Sorry, Bitcoin: in the world of crypto ETFs, the blockchain is king.
Over the past few months, the Securities and Exchange Commission (SEC) has been actively rejecting Bitcoin exchange traded-fund (ETF) applications. However, ETFs with exposure to Blockchain technology are more likely to be approved.
Blockchain is the technology developed as the accounting method for the virtual currency Bitcoin.
It is important to understand that blockchains use what's known as distributed ledger technology (DLT), whichis used to verify transactions within digital currencies.
Yesterday, Reality Shares, Inc., a privately owned investment manager, filed an application for a Blockchain ETF called Reality Shares Nasdaq Blockchain Economy to be approved.
Commenting on the Reality Shares, Inc. application, Eddy Travia, CEO of Coinsilium, the blockchain venture builder and investor that finances and manages the development of early-stage blockchain technology companies aid said this move augurs well for the acceptance of blockchain ETFs.

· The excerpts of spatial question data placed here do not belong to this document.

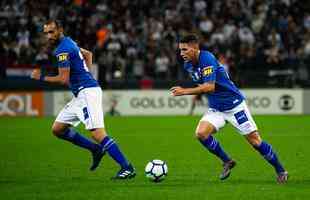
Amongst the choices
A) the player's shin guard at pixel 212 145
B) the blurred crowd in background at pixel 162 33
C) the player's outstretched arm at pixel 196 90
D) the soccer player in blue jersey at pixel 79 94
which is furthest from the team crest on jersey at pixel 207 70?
the blurred crowd in background at pixel 162 33

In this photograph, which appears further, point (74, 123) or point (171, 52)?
point (171, 52)

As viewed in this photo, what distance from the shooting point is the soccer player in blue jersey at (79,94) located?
10.8 m

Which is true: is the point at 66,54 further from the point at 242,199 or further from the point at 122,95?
the point at 122,95

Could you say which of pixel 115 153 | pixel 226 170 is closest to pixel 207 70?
pixel 226 170

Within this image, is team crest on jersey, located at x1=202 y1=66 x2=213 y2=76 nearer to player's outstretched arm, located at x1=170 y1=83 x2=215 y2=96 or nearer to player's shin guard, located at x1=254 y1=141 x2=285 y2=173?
player's outstretched arm, located at x1=170 y1=83 x2=215 y2=96

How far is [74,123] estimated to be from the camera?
11.3 metres

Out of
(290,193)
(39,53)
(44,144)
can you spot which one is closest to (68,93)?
(39,53)

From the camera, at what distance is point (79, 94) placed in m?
11.0

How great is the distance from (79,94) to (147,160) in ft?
10.1

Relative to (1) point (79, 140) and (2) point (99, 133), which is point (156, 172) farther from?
(1) point (79, 140)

"This application for a fund tracking the performance of an index designed in association with Nasdaq and measuring the returns of blockchain companies is great news for the blockchain industry overall," he said.

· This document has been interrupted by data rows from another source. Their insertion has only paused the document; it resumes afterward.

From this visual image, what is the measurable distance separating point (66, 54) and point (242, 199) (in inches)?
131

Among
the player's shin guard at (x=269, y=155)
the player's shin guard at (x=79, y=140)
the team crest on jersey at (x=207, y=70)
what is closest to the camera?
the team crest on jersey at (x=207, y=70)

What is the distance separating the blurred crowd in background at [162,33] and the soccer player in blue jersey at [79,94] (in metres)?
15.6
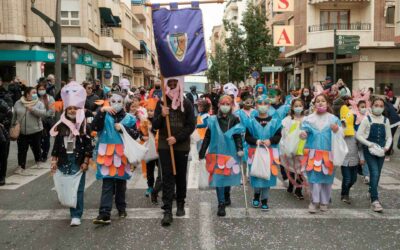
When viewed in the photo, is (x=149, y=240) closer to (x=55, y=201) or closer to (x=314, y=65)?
(x=55, y=201)

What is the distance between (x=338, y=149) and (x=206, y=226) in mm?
2252

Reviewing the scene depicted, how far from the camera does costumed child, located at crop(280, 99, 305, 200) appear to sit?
7855mm

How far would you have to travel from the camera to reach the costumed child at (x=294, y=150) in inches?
309

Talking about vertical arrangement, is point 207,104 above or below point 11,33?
below

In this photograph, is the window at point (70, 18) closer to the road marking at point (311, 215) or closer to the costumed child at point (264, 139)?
the costumed child at point (264, 139)

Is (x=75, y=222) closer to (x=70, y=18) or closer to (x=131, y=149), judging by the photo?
(x=131, y=149)

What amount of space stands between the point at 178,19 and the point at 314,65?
99.0 feet

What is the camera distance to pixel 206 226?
6051 millimetres

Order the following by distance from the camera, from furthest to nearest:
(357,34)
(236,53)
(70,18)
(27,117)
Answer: (236,53)
(357,34)
(70,18)
(27,117)

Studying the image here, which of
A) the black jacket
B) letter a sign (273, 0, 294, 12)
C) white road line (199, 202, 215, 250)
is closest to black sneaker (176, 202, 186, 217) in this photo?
white road line (199, 202, 215, 250)

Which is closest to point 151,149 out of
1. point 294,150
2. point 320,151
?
point 294,150

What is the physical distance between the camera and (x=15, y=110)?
9992mm

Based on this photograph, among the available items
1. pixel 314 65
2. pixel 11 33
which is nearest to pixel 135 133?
pixel 11 33

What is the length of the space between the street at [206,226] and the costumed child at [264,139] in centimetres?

"This initiative brings further legitimacy to blockchain companies, it can be used to highlight the winning strategies and identify the future stars of this competitive space and demonstrates the potential of the blockchain industry as a key investment sector," Travia added.
Bloomberg ETFs analyst Eric Balchunas highlights there are two filings now, another Blockchain ETF application in the running is Amplify Blockchain Leaders ETF. We have yet to see who will be approved.
"I see these as thematic ETFs similar to Lithium ETFs hold Lithium stocks related to that industry," he told TheStreet. "It doesn't track Lithium the commodity."
Commenting on Reality Shares, Inc, application Balchunas believes the two blockchain ETFs are more likely to be approved first.
Recently the SEC told leading fund management firm VanEck that it will not review the firm's registration statement for a Bitcoin ETF. VanEck subsequently withdrew its application for the VanEck Vectors Bitcoin Strategy ETF, which would have relied on combination of bitcoin funds and futures as its components. REX Shares, a Connecticut-based fund management firm with a "focus on delivering new alternative ETPs (exchange traded products)" filed to begin trading on two new actively managed funds, the REX Bitcoin Strategy ETF and the REX Short Bitcoin Strategy ETF, but has also withdrawn its application to the SEC for approval.
"These latest ETFs look like they will track stocks related to blockchain technology and the Rex, the ProShares and the VanEck those were going to track Bitcoin futures," Balchunas said. "The Winklevoss ETF is the one which will track Bitcoin itself."
The blockchain ETFs seem primed to be approved more easily than the Bitcoin ETFs.